- [EXERCISE REQUIREMENTS] Rewrite each of the items below with "nearest" substituted for every "closest", leaving all other wording unchanged. Omit the pictures from your answer.

- [EXERCISE INPUT]
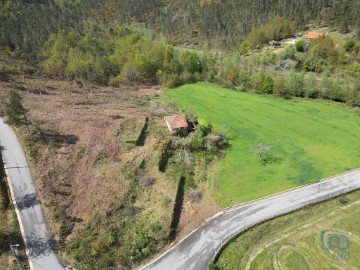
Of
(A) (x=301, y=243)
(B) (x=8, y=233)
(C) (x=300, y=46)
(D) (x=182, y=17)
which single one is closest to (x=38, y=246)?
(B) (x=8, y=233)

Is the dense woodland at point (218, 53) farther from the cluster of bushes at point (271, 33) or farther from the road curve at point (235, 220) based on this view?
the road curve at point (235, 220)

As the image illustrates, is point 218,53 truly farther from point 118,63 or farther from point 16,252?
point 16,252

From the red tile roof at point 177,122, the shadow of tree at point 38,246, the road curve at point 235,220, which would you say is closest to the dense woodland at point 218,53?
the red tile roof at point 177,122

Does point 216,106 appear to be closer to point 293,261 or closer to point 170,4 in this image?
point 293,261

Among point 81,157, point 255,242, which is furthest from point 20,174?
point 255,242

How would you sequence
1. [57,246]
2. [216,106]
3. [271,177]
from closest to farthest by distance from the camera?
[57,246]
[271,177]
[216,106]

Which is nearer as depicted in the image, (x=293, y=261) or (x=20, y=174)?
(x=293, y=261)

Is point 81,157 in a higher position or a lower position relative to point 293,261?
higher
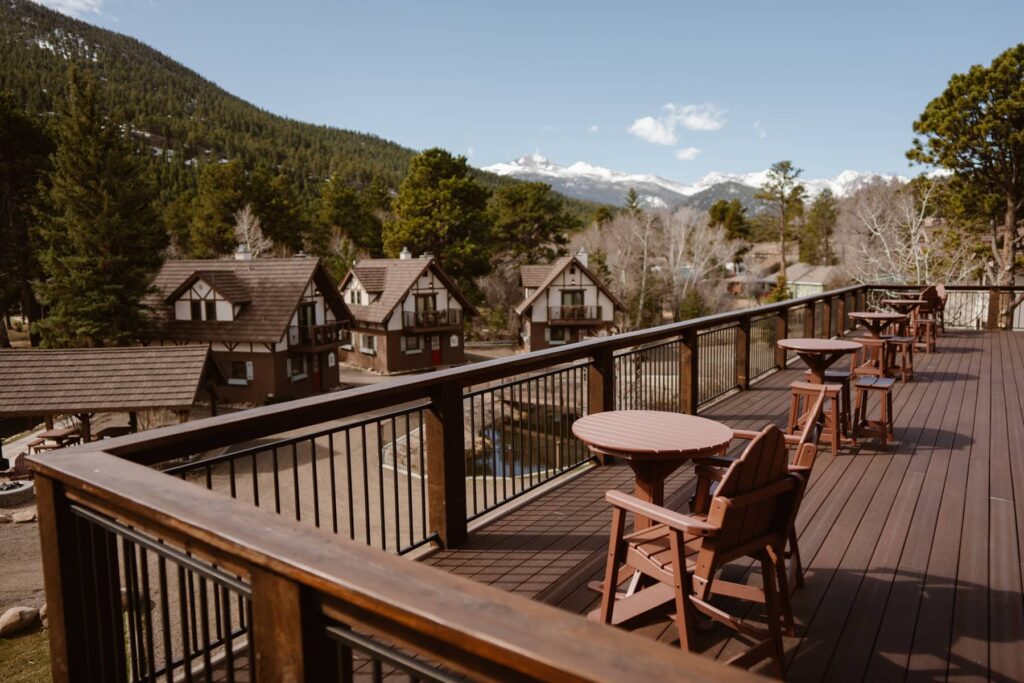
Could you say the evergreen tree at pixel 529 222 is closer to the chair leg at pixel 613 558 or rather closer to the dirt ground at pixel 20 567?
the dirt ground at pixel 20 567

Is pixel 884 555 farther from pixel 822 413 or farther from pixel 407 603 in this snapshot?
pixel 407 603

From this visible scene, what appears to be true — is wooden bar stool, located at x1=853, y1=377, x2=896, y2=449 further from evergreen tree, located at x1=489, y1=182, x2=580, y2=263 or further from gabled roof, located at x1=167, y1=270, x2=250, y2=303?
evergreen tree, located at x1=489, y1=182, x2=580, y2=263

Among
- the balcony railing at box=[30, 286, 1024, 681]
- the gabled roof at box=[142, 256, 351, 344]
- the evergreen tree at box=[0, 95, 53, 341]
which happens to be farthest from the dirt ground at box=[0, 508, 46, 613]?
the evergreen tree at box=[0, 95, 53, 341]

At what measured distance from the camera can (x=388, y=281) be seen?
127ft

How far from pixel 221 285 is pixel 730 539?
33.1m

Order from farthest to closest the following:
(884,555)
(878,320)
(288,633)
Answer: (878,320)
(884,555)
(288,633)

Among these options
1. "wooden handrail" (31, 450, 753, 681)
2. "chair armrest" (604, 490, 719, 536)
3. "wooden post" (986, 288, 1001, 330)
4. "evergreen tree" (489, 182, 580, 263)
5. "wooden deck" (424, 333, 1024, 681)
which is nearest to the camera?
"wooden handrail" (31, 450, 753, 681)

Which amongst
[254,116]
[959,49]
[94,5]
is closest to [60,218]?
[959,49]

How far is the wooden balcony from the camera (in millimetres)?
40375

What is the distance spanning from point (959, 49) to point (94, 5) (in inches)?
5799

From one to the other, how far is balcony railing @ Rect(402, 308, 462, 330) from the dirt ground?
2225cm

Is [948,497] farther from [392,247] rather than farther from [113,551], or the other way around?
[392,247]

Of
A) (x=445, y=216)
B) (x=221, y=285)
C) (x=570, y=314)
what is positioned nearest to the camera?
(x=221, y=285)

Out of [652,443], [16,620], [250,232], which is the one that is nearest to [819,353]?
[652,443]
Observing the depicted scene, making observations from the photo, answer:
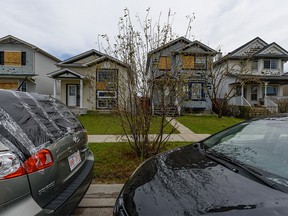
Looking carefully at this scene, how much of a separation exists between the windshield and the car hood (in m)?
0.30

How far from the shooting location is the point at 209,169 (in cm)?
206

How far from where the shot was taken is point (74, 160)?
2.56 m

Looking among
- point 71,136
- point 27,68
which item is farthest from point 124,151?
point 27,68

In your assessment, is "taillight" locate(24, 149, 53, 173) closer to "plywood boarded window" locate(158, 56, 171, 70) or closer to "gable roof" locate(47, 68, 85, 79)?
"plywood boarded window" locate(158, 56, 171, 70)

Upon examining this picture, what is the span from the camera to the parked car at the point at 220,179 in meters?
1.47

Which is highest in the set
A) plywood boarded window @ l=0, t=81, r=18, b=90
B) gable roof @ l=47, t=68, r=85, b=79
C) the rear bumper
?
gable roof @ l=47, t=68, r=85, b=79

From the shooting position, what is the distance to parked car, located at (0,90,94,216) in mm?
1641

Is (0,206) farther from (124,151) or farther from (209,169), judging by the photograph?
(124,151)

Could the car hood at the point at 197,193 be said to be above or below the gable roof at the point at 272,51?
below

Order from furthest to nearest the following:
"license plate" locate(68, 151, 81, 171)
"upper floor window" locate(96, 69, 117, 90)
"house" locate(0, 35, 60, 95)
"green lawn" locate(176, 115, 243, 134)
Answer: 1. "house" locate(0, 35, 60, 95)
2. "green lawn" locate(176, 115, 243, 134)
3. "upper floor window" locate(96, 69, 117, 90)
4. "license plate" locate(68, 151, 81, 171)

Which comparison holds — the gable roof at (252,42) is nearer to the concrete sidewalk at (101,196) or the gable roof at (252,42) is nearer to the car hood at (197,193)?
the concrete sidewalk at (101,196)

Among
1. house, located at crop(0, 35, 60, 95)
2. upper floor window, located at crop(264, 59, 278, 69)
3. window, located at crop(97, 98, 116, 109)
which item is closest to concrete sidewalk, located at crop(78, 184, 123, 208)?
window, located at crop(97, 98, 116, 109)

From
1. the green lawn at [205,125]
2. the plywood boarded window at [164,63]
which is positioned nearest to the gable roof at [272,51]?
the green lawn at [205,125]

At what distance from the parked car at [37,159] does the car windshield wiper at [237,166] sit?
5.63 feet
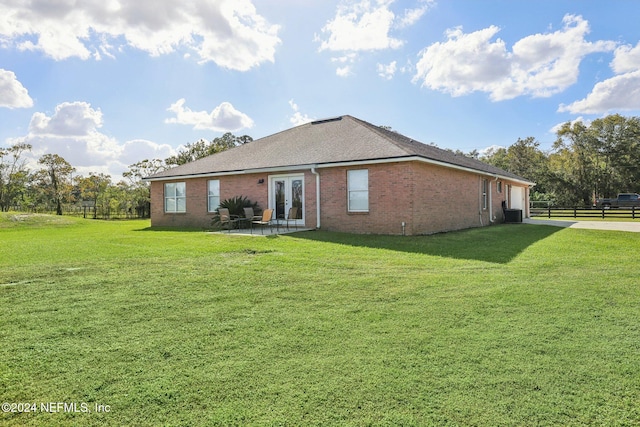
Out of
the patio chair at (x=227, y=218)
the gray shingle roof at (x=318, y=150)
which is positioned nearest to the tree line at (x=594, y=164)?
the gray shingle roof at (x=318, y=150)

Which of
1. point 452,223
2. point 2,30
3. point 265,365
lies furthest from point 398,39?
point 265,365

- [ANSWER IN FULL]
Of
(A) (x=301, y=243)
(B) (x=8, y=233)
(C) (x=300, y=46)
(D) (x=182, y=17)
which single one is nearest to (x=38, y=246)?
(B) (x=8, y=233)

Is the dense woodland at point (218, 53) farther from the cluster of bushes at point (271, 33) or farther from the road curve at point (235, 220) based on this view?
the road curve at point (235, 220)

As the image illustrates, is point 218,53 truly farther from point 118,63 or farther from point 16,252?
point 16,252

From the red tile roof at point 177,122, the shadow of tree at point 38,246, the road curve at point 235,220, which would you say is nearest to the dense woodland at point 218,53?
the red tile roof at point 177,122

Does point 216,106 appear to be closer to point 293,261 or closer to point 170,4 in this image?
point 293,261

Among point 81,157, point 255,242, which is furthest from point 20,174?
point 255,242

How would you sequence
1. [57,246]
2. [216,106]
3. [271,177]
from nearest to farthest by distance from the camera?
[57,246]
[271,177]
[216,106]

Which is nearer as depicted in the image, (x=293, y=261) or (x=20, y=174)?
(x=293, y=261)

Is point 81,157 in a higher position or a lower position relative to point 293,261?
higher
Could you say the evergreen tree at pixel 529 222 is closer to the chair leg at pixel 613 558 or rather closer to the dirt ground at pixel 20 567?
the dirt ground at pixel 20 567

Is pixel 884 555 farther from pixel 822 413 or farther from pixel 407 603 in this snapshot?
pixel 407 603

From this visible scene, what appears to be true — is wooden bar stool, located at x1=853, y1=377, x2=896, y2=449 further from evergreen tree, located at x1=489, y1=182, x2=580, y2=263 or further from gabled roof, located at x1=167, y1=270, x2=250, y2=303?
evergreen tree, located at x1=489, y1=182, x2=580, y2=263

Among
- the balcony railing at box=[30, 286, 1024, 681]
- the gabled roof at box=[142, 256, 351, 344]
- the evergreen tree at box=[0, 95, 53, 341]
which happens to be farthest from the dirt ground at box=[0, 508, 46, 613]?
the evergreen tree at box=[0, 95, 53, 341]

At what measured distance from the camera can (x=388, y=281) be seen?
127ft

How far from pixel 221 285 is pixel 730 539?
33.1m

Order from farthest to nearest the following:
(884,555)
(878,320)
(288,633)
Answer: (878,320)
(884,555)
(288,633)

Among these options
1. "wooden handrail" (31, 450, 753, 681)
2. "chair armrest" (604, 490, 719, 536)
3. "wooden post" (986, 288, 1001, 330)
4. "evergreen tree" (489, 182, 580, 263)
5. "wooden deck" (424, 333, 1024, 681)
which is nearest to the camera?
"wooden handrail" (31, 450, 753, 681)

Which amongst
[254,116]
[959,49]
[94,5]
is nearest to [60,218]?
[959,49]

How far is the wooden balcony from the camera (in millimetres)?
40375

What is the distance spanning from point (959, 49) to point (94, 5) (in inches)?
5799

From one to the other, how far is balcony railing @ Rect(402, 308, 462, 330) from the dirt ground?
2225cm

Is [948,497] farther from [392,247] rather than farther from [113,551], or the other way around?
[392,247]

Of
A) (x=445, y=216)
B) (x=221, y=285)
C) (x=570, y=314)
what is positioned nearest to the camera?
(x=221, y=285)

Out of [652,443], [16,620], [250,232], which is the one that is nearest to [819,353]?
[652,443]
Observing the depicted scene, making observations from the photo, answer:
Looking carefully at this scene, how much of a separation exists between the windshield and the car hood (in m)?
0.30

How far from the shooting location is the point at 209,169 (in cm)?
206

How far from where the shot was taken is point (74, 160)?
2.56 m

Looking among
- point 71,136
- point 27,68
which item is farthest from point 124,151?
point 27,68

In your assessment, is "taillight" locate(24, 149, 53, 173) closer to "plywood boarded window" locate(158, 56, 171, 70) or closer to "gable roof" locate(47, 68, 85, 79)?
"plywood boarded window" locate(158, 56, 171, 70)

Upon examining this picture, what is the span from the camera to the parked car at the point at 220,179 in meters?
1.47

Which is highest in the set
A) plywood boarded window @ l=0, t=81, r=18, b=90
B) gable roof @ l=47, t=68, r=85, b=79
C) the rear bumper
?
gable roof @ l=47, t=68, r=85, b=79

From the shooting position, what is the distance to parked car, located at (0,90,94,216) in mm?
1641

Is (0,206) farther from (124,151) or farther from (209,169), judging by the photograph?
(124,151)

Could the car hood at the point at 197,193 be said to be above or below the gable roof at the point at 272,51?
below

Order from furthest to nearest the following:
"license plate" locate(68, 151, 81, 171)
"upper floor window" locate(96, 69, 117, 90)
"house" locate(0, 35, 60, 95)
"green lawn" locate(176, 115, 243, 134)
Answer: 1. "house" locate(0, 35, 60, 95)
2. "green lawn" locate(176, 115, 243, 134)
3. "upper floor window" locate(96, 69, 117, 90)
4. "license plate" locate(68, 151, 81, 171)

Which comparison holds — the gable roof at (252,42) is nearer to the concrete sidewalk at (101,196) or the gable roof at (252,42) is nearer to the car hood at (197,193)?
the concrete sidewalk at (101,196)

Among
1. house, located at crop(0, 35, 60, 95)
2. upper floor window, located at crop(264, 59, 278, 69)
3. window, located at crop(97, 98, 116, 109)
which item is nearest to concrete sidewalk, located at crop(78, 184, 123, 208)?
window, located at crop(97, 98, 116, 109)

From
1. the green lawn at [205,125]
2. the plywood boarded window at [164,63]
which is positioned nearest to the gable roof at [272,51]?
the green lawn at [205,125]

At what distance from the parked car at [37,159] does the car windshield wiper at [237,166] sit?
5.63 feet
Out of
the patio chair at (x=227, y=218)
the gray shingle roof at (x=318, y=150)
which is positioned nearest to the tree line at (x=594, y=164)?
the gray shingle roof at (x=318, y=150)

Which of
1. point 452,223
2. point 2,30
3. point 265,365
lies furthest from point 398,39?
point 265,365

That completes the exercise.